Ours came the other day. They turned out really nice and the pups dont seem to mind them. Not bad for $10


----------



## Reese and Miley (Jun 24, 2010)

I keep looking at these pics, Kimberly. Its so nice to see more pics of your pups.


----------



## AC/DC Fan (Sep 15, 2010)

Thank you all! 



Reese and Miley said:


> Beautiful pictures! They all look soooo cute in their collars. I love Bizkits nose, so cute!
> I found a shop on etsy that makes similar ones, with big flowers instead of bows, and Im tempted to get some for mine but Im afraid Miley will tear them up. Do yours seem to ignore them?

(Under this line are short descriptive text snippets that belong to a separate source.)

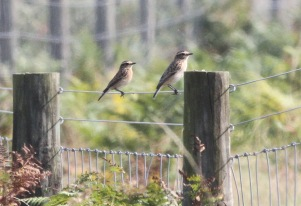 Whinchats, Gooderstone Warren 15th September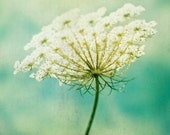 Nature Photography, Queen Annes Lace Photograph, turquoise green color sky, wall hanging, wall art nature photography - 8x10
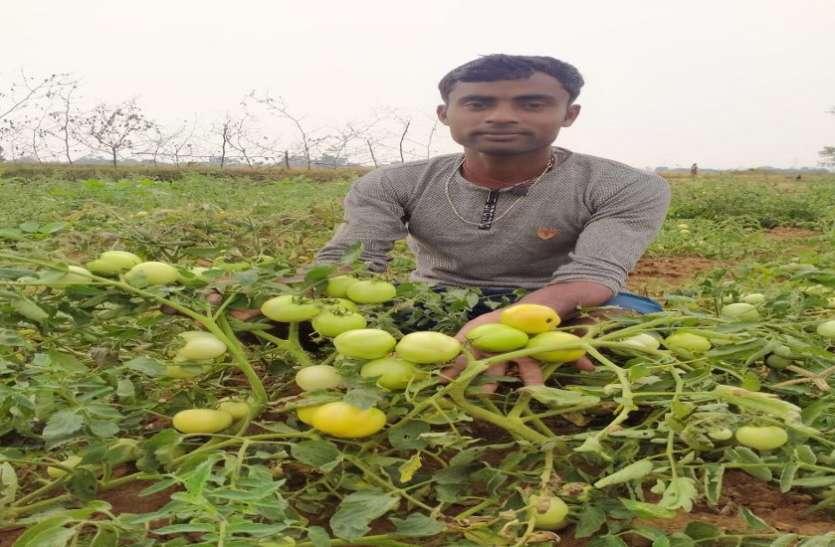 लॉकडाउन ने तोड़ी सब्जी उत्पादक किसानों की कमर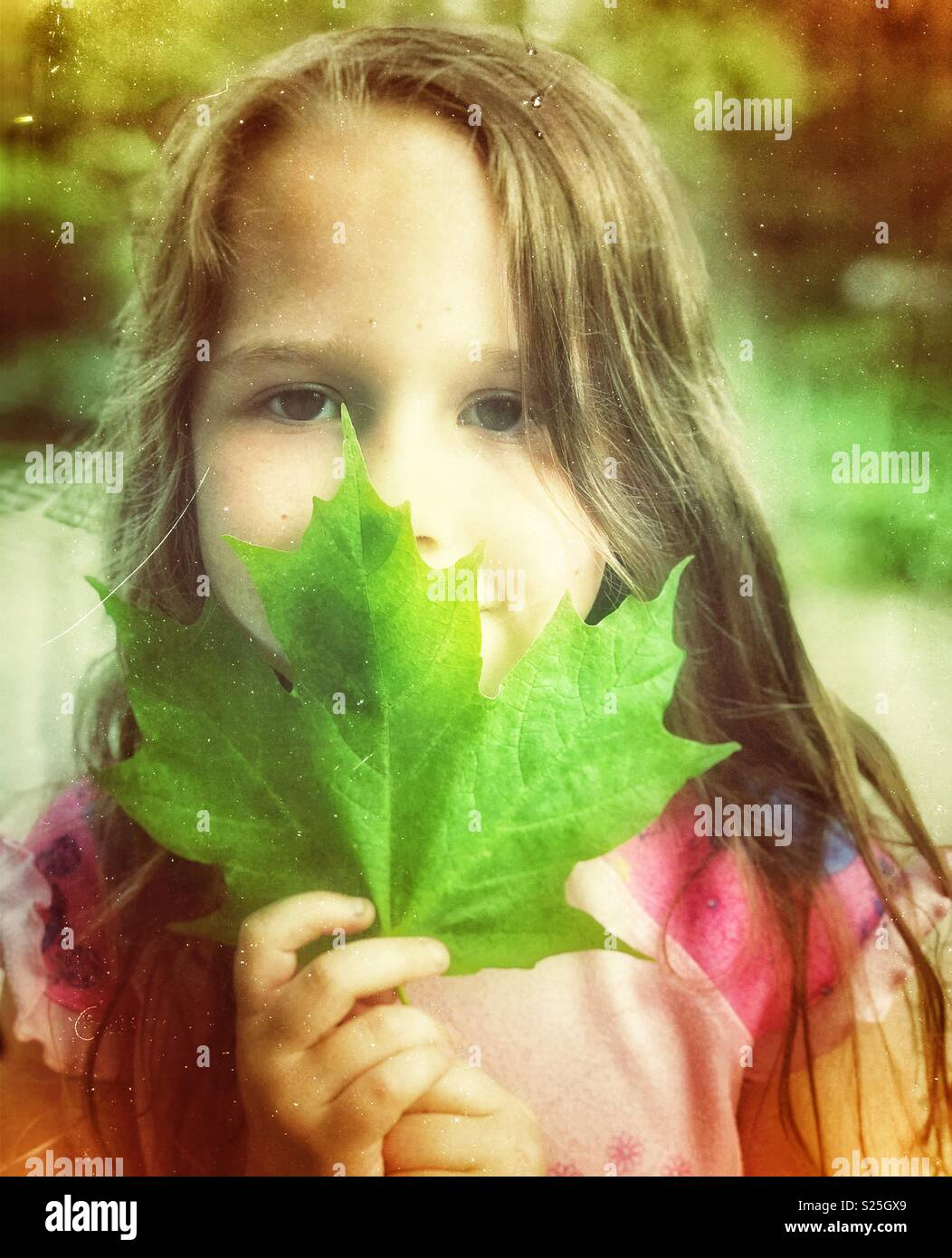 Portrait of a young girl with long brown hair holding a large green maple leaf - Stock Image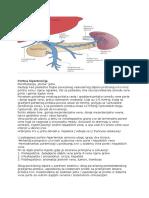 fiziološke hipertenzija flexors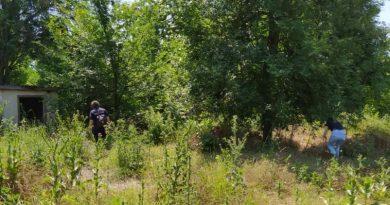 В Кантемире две недели разыскивали 22-летнего парня. Его нашли повешенным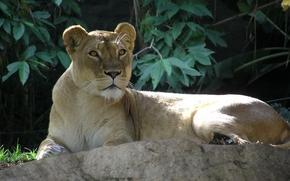 leone, leonessa, , guarda, pietra, fogliame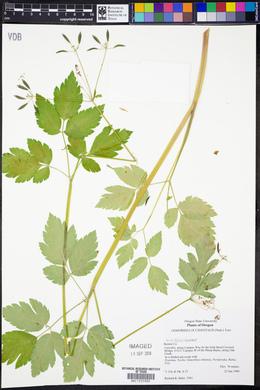 Osmorhiza occidentalis image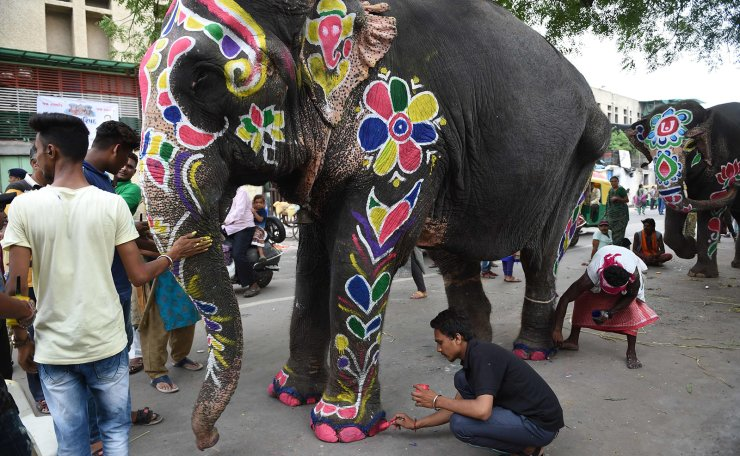 An Indian elephant is painted ahead of the annual Hindu festival Rath Yatra in Ahmedabad on July 3, 2019. - Rath Yatra, an annual Hindu festival, is scheduled to start on July 4 this year and will be led by some 15 elephants. Many temples in India, including the Jagannath temple in Ahmedabad holding the Rath Yatra, traditionally parade decorated elephants at Hindu festivals. Animal rights activists want the practice banned. AFP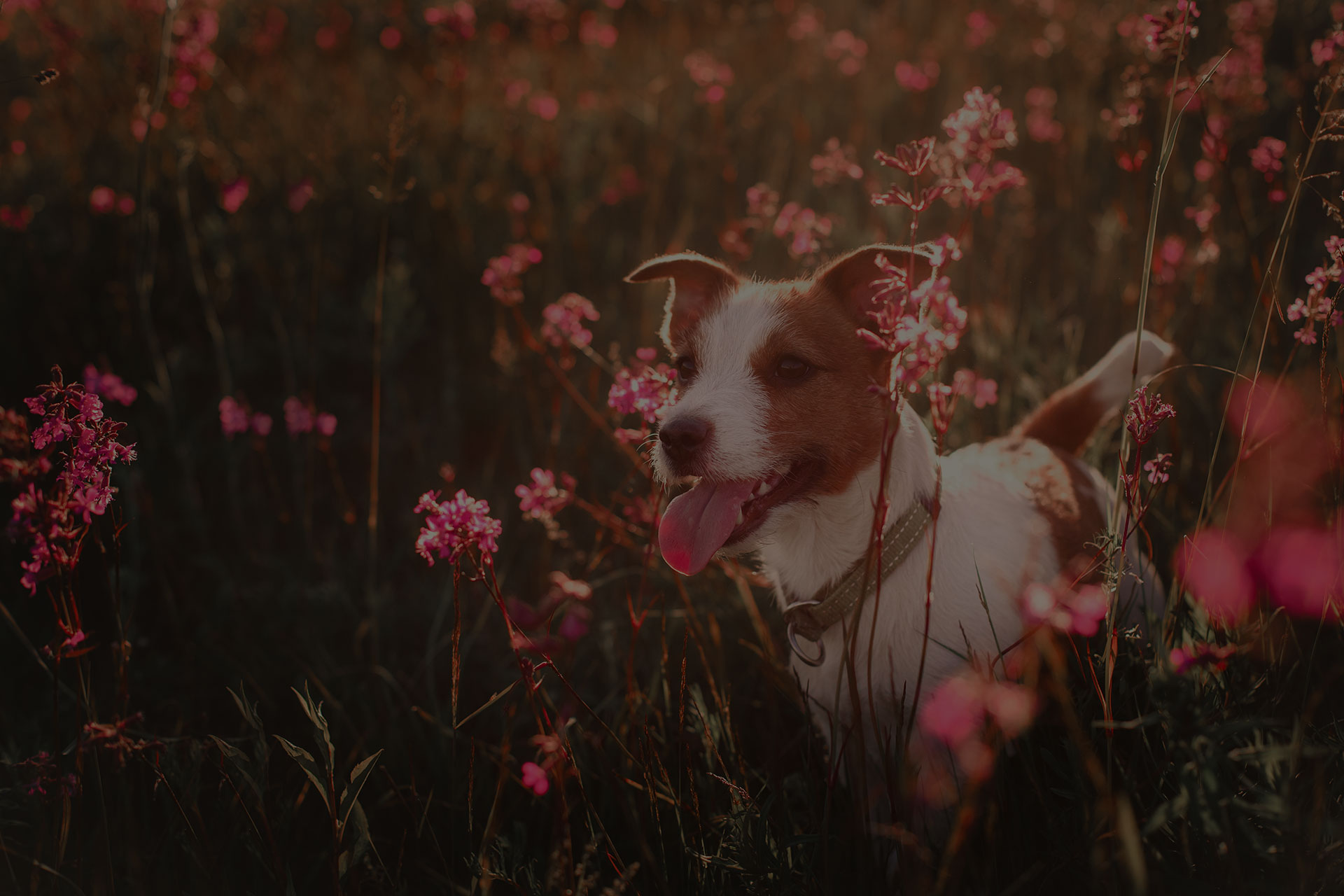 Dog jumping in the beautiful flower fields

Thank you! TBH, I only put them on them long enough for a quick walk and photo op today. They're not crazy about them. It might be better when I adjust them small enough so that the bows stay on the top of their necks.



2Cheese said:


> So CUTE!!! I love the picture of Mia smelling Skyler's flower:daisy: The collars are adorable and the colors are perfect !!!
> 
> Ours came the other day. They turned out really nice and the pups dont seem to mind them. Not bad for $10


Thank you! I too thought it was cute when Mia smelled Skylar's flower!  I'm very pleased with the quality and colors of the collars. The lady who creates them seems very professional. I was impressed with her packaging and everything she included with them.


----------



## AC/DC Fan (Sep 15, 2010)

Reese and Miley said:


> I keep looking at these pics, Kimberly. Its so nice to see more pics of your pups.


Thank you so much, Katy! (I desperately need to create a new siggy too.)


----------



## Cambrea (Feb 21, 2010)

They are so adorable. I especially like the blue with Skylar's coat. Did you get them from the same etsy shop flippedstars/kristi got hers from?


----------



## bayoumah (Nov 30, 2010)

hi all your babies have their easter bows ready for spring


----------



## michele (Jan 12, 2009)

How cute they all look and the harnesses


----------



## Chandoll (May 31, 2010)

Aww they are soo cute!!


----------



## LittleHead (May 20, 2004)

Great collars and I love those puppias!


----------



## elaina (Jul 1, 2008)

those collars are beautiful, i love those bows on them  , and i never saw a puppia with that cute gingam trim? are those a new style? love them too


----------



## Biscuit (Jul 30, 2010)

Adorable how cute


----------



## AC/DC Fan (Sep 15, 2010)

Thank you all for your kind words! 



Cambrea said:


> They are so adorable. I especially like the blue with Skylar's coat. Did you get them from the same etsy shop flippedstars/kristi got hers from?


Thank you! Yes, ma'am, I sure did. Kristi is the reason! Thank you, Kristi! 



sheilabenny5353 said:


> hi all your babies have their easter bows ready for spring


Yes, they sure are!



elaina said:


> those collars are beautiful, i love those bows on them  , and i never saw a puppia with that cute gingam trim? are those a new style? love them too


Thank you, Elaina! No, their Puppias are not new--think I got them last summer/maybe late summer. I need to get some scaled down ones for summer. I think that style is a bit too much fabric for when it's really hot.


----------



## Dragonfly (Jun 6, 2010)

They look so dang cute!!! Love them on the bench like that too sweet.


----------



## AC/DC Fan (Sep 15, 2010)

Dragonfly said:


> They look so dang cute!!! Love them on the bench like that too sweet.


Thank you, Kerri! I was impressed that they sat still for me. Maybe it helped that we'd just returned from a walk (ran the last half block--Skylar LOVES to run!)


----------